Was man eigentlich nur wissen muss: Brock wurde bei seinem letzten Einsatz, bei dem es um einen Korruptionsskandal bei der Polizei ging, angeschossen. Seitdem sitzt er im Rollstuhl, wenngleich: Ein bisschen, zwei Meter weit, kann er schon gehen. Die Physiotherapie läuft, doch viel wichtiger, so scheint es, ist die Psychotherapie. Brocks Tochter Petra (Sabrina Reiter) jedenfalls macht sich Sorgen und engagiert daher die Psychiaterin Brigitte Klein (Katrin Bauerfeind), die sich um Brock kümmern soll. Denn der sitzt nur da, raucht Illegales, trinkt Starkes, lässt die Körperpflege ruhen und schaut einfach mit dem Fernglas aus dem Fenster. Ein bisschen so wie vor über 60 Jahren James Stewart in Hitchcocks "Fenster zum Hof". Und tatsächlich wird Brock, wie "Jeff" Jefferies damals auch, Zeuge eines Mordes. Wahrscheinlich ...

Es sind viele Fenster dort gegenüber, in die Brock Tag für Tag starrt. Ein Haus, so zeigt sich, mit vielen einsamen Leuten. Hinter einem indes sieht er eine junge Frau, die sich rührend um ein Baby kümmert. Eines Tages jedoch gerät sie vor ihrer Haustür in einen handfesten Streit mit einem Mann.
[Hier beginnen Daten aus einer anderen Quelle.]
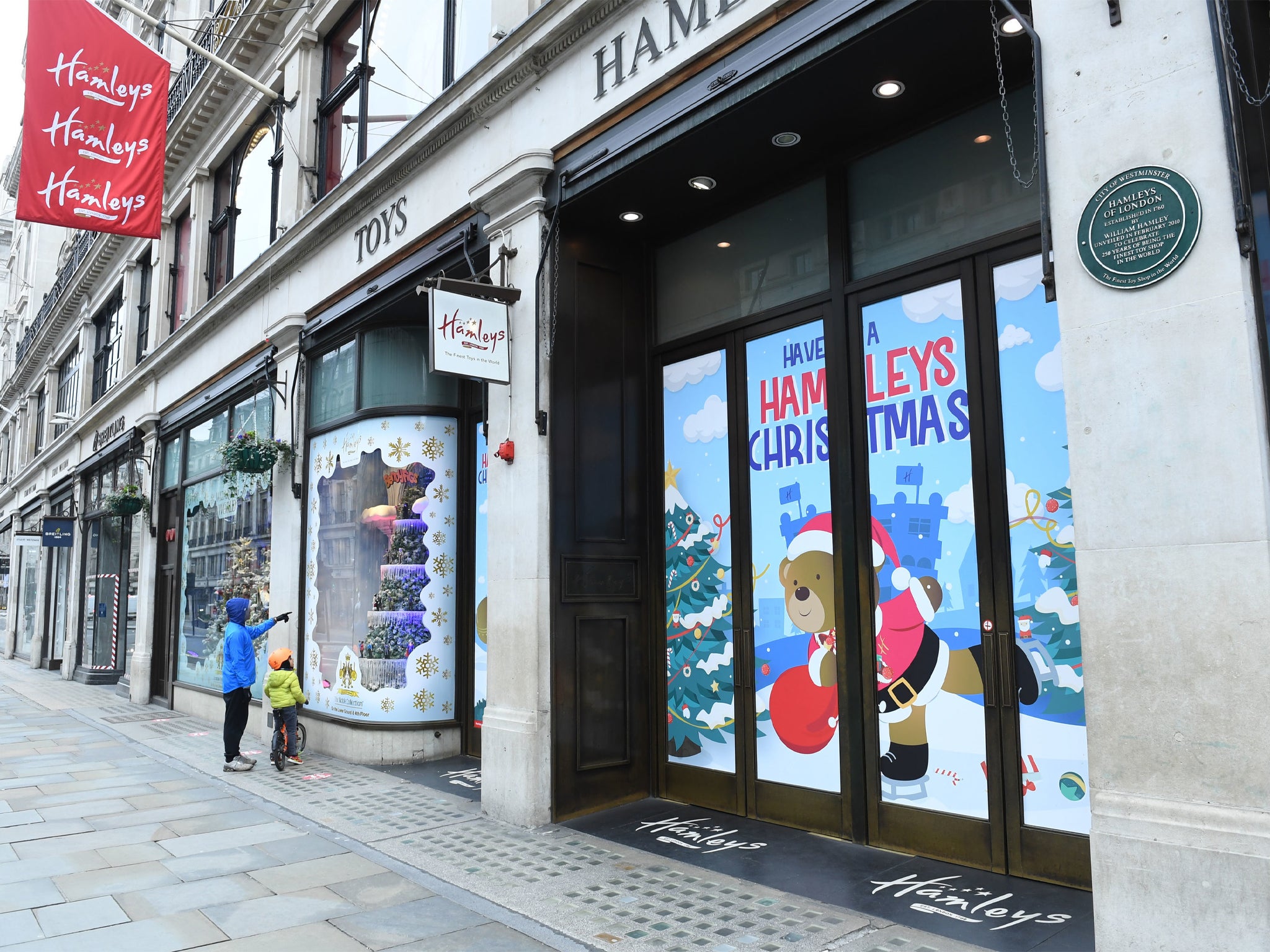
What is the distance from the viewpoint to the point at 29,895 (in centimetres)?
566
Am Abend taucht der wieder auf, verschafft sich gewaltsamen Zugang zu der Wohnung und auch wenn Brock es nicht genau erkennen kann: Ganz offensichtlich kommt es zu einer körperlichen Auseinandersetzung zwischen den beiden, an deren Ende der Mann die Frau tötet.

Brock hat jegliches Vertrauen zur Polizei verloren und ruft erst einmal seinen alten Stammwirt und jetzigen Taxifahrer Klaus Tauber (Gerhard Liebmann) zur Hilfe. Der schaut vor Ort zögerlich nach und entschließt sich dann doch, die Polizei zu rufen. Als sie eintrifft, finden die Beamten die Wohnung leer vor. Nur das Baby liegt in seiner Wiege. Aber: Kurze Zeit später taucht die junge Frau wieder auf – unversehrt. Brock jedoch bleibt bei seiner Darstellung. Er glaubt, dass die eigentliche Mutter tot ist. Und die neue Frau ihr nur unglaublich ähnlich sieht. Eine Vermutung, bei der ihm, dem offensichtlich unter Drogen und Alkohol stehenden Einzelgänger, niemand folgt. Nur bei seiner neuen Psychiaterin Brigitte stößt er auf offene Ohren.
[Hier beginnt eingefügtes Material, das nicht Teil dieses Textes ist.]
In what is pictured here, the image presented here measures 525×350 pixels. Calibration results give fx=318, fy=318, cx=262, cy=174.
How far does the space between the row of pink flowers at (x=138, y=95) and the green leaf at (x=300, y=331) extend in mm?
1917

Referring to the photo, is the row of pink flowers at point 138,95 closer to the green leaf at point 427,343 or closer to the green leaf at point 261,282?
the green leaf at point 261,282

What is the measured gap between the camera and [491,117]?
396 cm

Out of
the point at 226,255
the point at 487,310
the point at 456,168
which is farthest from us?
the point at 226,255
Wie zu allen Brock-Fällen schrieb auch diesmal der österreichische Drehbuchautor Martin Ambrosch die Vorlage. Nach dem actionreichen letzten Film ist jetzt eine Art düsteres Kammerspiel entstanden. Bis zum Schluss verlässt die Hauptfigur Brock nicht ein einziges Mal das Haus. So gut wie nichts in diesem Film findet im Freien statt. Erzählt wird langsam, fast schon behäbig. Und doch ist es nicht nur das Rätsel um die Identität der Nachbarin, das den Zuschauer bei der Stange hält.

Denn: Man will schon wissen, wie dieser desillusionierte, frustrierte, schweigsame Brock mit der ungemein offenen und humorvollen Art seiner neuen Betreuerin umgeht. Psychiater vs Psychiaterin – permanente Rollenwechsel inklusive. Zwei Verlassene, vom Leben Gezeichnete, die konträre Wege gingen, mit ihrem Leid umzugehen.

"Spuren des Bösen"-Stammregisseur Andreas Prochaska, der zuletzt unter anderem auch die komplette erste Staffel der Sky-Serie "Das Boot" in Szene setzte, gibt seinen Figuren den Raum, den sie brauchen. Er führte Regie ohne inszenatorische Kartenspielertricks, sondern mit ruhiger Hand und viel Vertrauen in die Fähigkeiten von Heino Ferch und Katrin Bauerfeind. Und sie nutzten ihren Raum. Ein sehenswerter Film also, der zu 30 Prozent Krimi, aber zu 70 Prozent spannende Charakterstudie ist.